━━━ Data excerpts

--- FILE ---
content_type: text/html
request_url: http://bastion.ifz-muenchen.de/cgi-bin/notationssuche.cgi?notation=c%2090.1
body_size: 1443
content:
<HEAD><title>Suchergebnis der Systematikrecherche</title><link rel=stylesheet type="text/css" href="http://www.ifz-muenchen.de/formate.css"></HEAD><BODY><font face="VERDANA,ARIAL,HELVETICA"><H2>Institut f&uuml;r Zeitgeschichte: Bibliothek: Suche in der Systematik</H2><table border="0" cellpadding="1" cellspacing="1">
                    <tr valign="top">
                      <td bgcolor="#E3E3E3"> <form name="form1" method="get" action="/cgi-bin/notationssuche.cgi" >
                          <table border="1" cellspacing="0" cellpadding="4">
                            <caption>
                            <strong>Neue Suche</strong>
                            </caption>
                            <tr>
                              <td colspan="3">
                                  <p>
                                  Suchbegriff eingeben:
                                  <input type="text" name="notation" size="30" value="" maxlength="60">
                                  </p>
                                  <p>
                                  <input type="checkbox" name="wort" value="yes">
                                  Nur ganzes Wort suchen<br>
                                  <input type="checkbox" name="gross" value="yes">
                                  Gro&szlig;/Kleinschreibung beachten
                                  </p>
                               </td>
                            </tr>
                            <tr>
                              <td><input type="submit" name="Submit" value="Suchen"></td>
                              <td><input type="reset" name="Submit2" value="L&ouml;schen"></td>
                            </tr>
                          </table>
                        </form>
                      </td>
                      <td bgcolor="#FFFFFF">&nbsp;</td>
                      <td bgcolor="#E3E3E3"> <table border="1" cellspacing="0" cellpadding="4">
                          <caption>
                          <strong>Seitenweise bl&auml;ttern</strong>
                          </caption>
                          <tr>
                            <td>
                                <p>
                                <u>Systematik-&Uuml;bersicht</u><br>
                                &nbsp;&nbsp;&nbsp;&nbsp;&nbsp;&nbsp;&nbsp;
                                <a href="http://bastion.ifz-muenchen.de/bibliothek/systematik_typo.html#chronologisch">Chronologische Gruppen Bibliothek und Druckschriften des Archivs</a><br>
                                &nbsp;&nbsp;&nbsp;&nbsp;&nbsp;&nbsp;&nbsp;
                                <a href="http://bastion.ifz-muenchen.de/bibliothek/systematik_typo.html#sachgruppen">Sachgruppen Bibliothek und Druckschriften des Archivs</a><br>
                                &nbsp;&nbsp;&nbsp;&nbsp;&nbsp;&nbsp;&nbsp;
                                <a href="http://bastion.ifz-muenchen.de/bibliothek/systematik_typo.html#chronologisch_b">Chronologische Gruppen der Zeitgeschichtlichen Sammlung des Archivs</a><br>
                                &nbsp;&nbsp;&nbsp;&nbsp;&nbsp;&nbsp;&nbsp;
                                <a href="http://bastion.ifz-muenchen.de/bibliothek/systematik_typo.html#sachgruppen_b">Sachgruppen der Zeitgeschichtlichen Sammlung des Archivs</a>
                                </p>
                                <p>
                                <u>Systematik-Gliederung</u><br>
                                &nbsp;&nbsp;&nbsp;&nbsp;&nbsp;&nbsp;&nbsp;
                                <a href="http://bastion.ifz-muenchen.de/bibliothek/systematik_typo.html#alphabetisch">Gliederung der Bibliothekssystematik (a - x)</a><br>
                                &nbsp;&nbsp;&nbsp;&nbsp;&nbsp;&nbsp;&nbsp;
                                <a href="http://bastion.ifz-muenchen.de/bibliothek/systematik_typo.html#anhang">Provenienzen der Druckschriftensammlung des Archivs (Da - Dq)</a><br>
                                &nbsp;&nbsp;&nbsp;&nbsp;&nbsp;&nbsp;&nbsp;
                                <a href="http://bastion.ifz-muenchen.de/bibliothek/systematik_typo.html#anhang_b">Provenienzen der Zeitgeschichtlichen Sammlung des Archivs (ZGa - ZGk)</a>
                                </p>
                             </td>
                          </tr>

━━━━━━

__Try it__
For this task, print the records again exactly as they appear.

__Answer to the problem__
--- FILE ---
content_type: text/html
request_url: http://bastion.ifz-muenchen.de/cgi-bin/notationssuche.cgi?notation=c%2090.1
body_size: 1443
content:
<HEAD><title>Suchergebnis der Systematikrecherche</title><link rel=stylesheet type="text/css" href="http://www.ifz-muenchen.de/formate.css"></HEAD><BODY><font face="VERDANA,ARIAL,HELVETICA"><H2>Institut f&uuml;r Zeitgeschichte: Bibliothek: Suche in der Systematik</H2><table border="0" cellpadding="1" cellspacing="1">
                    <tr valign="top">
                      <td bgcolor="#E3E3E3"> <form name="form1" method="get" action="/cgi-bin/notationssuche.cgi" >
                          <table border="1" cellspacing="0" cellpadding="4">
                            <caption>
                            <strong>Neue Suche</strong>
                            </caption>
                            <tr>
                              <td colspan="3">
                                  <p>
                                  Suchbegriff eingeben:
                                  <input type="text" name="notation" size="30" value="" maxlength="60">
                                  </p>
                                  <p>
                                  <input type="checkbox" name="wort" value="yes">
                                  Nur ganzes Wort suchen<br>
                                  <input type="checkbox" name="gross" value="yes">
                                  Gro&szlig;/Kleinschreibung beachten
                                  </p>
                               </td>
                            </tr>
                            <tr>
                              <td><input type="submit" name="Submit" value="Suchen"></td>
                              <td><input type="reset" name="Submit2" value="L&ouml;schen"></td>
                            </tr>
                          </table>
                        </form>
                      </td>
                      <td bgcolor="#FFFFFF">&nbsp;</td>
                      <td bgcolor="#E3E3E3"> <table border="1" cellspacing="0" cellpadding="4">
                          <caption>
                          <strong>Seitenweise bl&auml;ttern</strong>
                          </caption>
                          <tr>
                            <td>
                                <p>
                                <u>Systematik-&Uuml;bersicht</u><br>
                                &nbsp;&nbsp;&nbsp;&nbsp;&nbsp;&nbsp;&nbsp;
                                <a href="http://bastion.ifz-muenchen.de/bibliothek/systematik_typo.html#chronologisch">Chronologische Gruppen Bibliothek und Druckschriften des Archivs</a><br>
                                &nbsp;&nbsp;&nbsp;&nbsp;&nbsp;&nbsp;&nbsp;
                                <a href="http://bastion.ifz-muenchen.de/bibliothek/systematik_typo.html#sachgruppen">Sachgruppen Bibliothek und Druckschriften des Archivs</a><br>
                                &nbsp;&nbsp;&nbsp;&nbsp;&nbsp;&nbsp;&nbsp;
                                <a href="http://bastion.ifz-muenchen.de/bibliothek/systematik_typo.html#chronologisch_b">Chronologische Gruppen der Zeitgeschichtlichen Sammlung des Archivs</a><br>
                                &nbsp;&nbsp;&nbsp;&nbsp;&nbsp;&nbsp;&nbsp;
                                <a href="http://bastion.ifz-muenchen.de/bibliothek/systematik_typo.html#sachgruppen_b">Sachgruppen der Zeitgeschichtlichen Sammlung des Archivs</a>
                                </p>
                                <p>
                                <u>Systematik-Gliederung</u><br>
                                &nbsp;&nbsp;&nbsp;&nbsp;&nbsp;&nbsp;&nbsp;
                                <a href="http://bastion.ifz-muenchen.de/bibliothek/systematik_typo.html#alphabetisch">Gliederung der Bibliothekssystematik (a - x)</a><br>
                                &nbsp;&nbsp;&nbsp;&nbsp;&nbsp;&nbsp;&nbsp;
                                <a href="http://bastion.ifz-muenchen.de/bibliothek/systematik_typo.html#anhang">Provenienzen der Druckschriftensammlung des Archivs (Da - Dq)</a><br>
                                &nbsp;&nbsp;&nbsp;&nbsp;&nbsp;&nbsp;&nbsp;
                                <a href="http://bastion.ifz-muenchen.de/bibliothek/systematik_typo.html#anhang_b">Provenienzen der Zeitgeschichtlichen Sammlung des Archivs (ZGa - ZGk)</a>
                                </p>
                             </td>
                          </tr>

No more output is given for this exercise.